Available data:
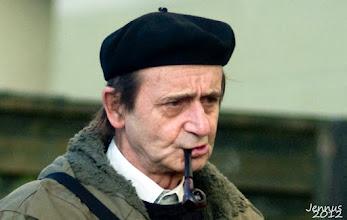 Photo: Mann mit Mütze und Tabackpfeife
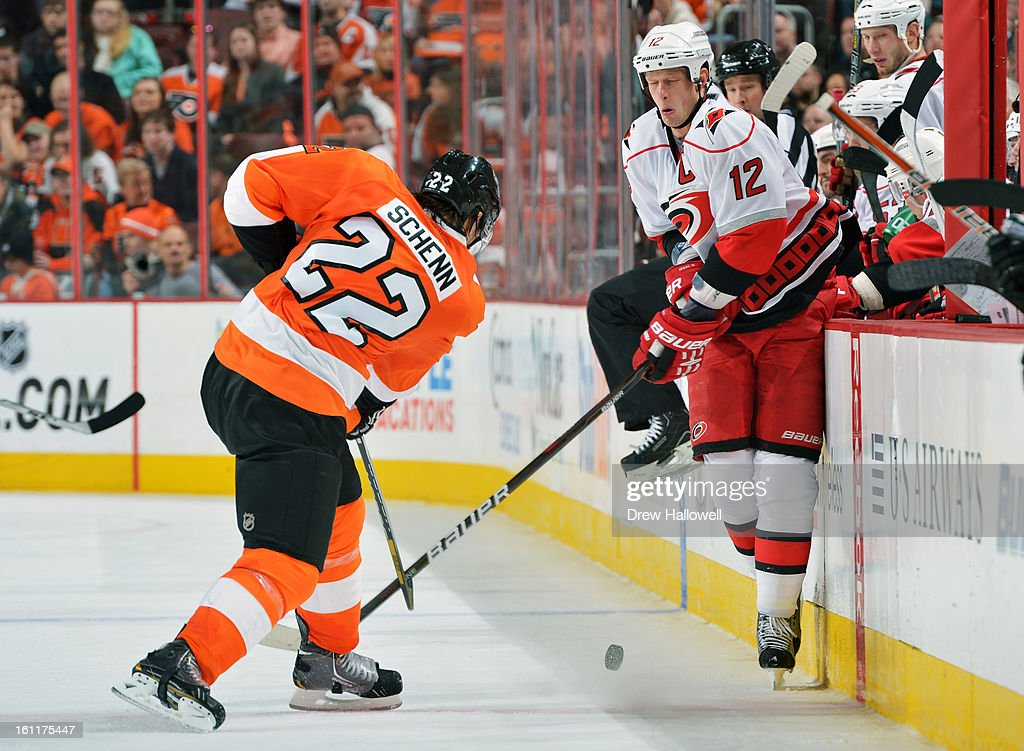 Eric Staal #12 of the Carolina Hurricanes winces as Luke Schenn #22 of the Philadelphia Flyers fires the puck down the ice at the Wells Fargo Center on February 9, 2013 in Philadelphia, Pennsylvania. The Flyers won 4-3 in overtime.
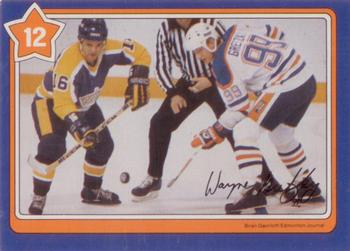 1982-83 Neilson's Gretzky #12 The Hook Check/(with Marcel Dionne) Front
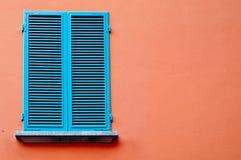 在橙色墙壁上的蓝色窗口 免版税库存图片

Exercise:
Set down the material exactly as given, but print none of the pictures.

Answer box:
 Photo: Mann mit Mütze und Tabackpfeife
 Eric Staal #12 of the Carolina Hurricanes winces as Luke Schenn #22 of the Philadelphia Flyers fires the puck down the ice at the Wells Fargo Center on February 9, 2013 in Philadelphia, Pennsylvania. The Flyers won 4-3 in overtime.
 1982-83 Neilson's Gretzky #12 The Hook Check/(with Marcel Dionne) Front
 在橙色墙壁上的蓝色窗口 免版税库存图片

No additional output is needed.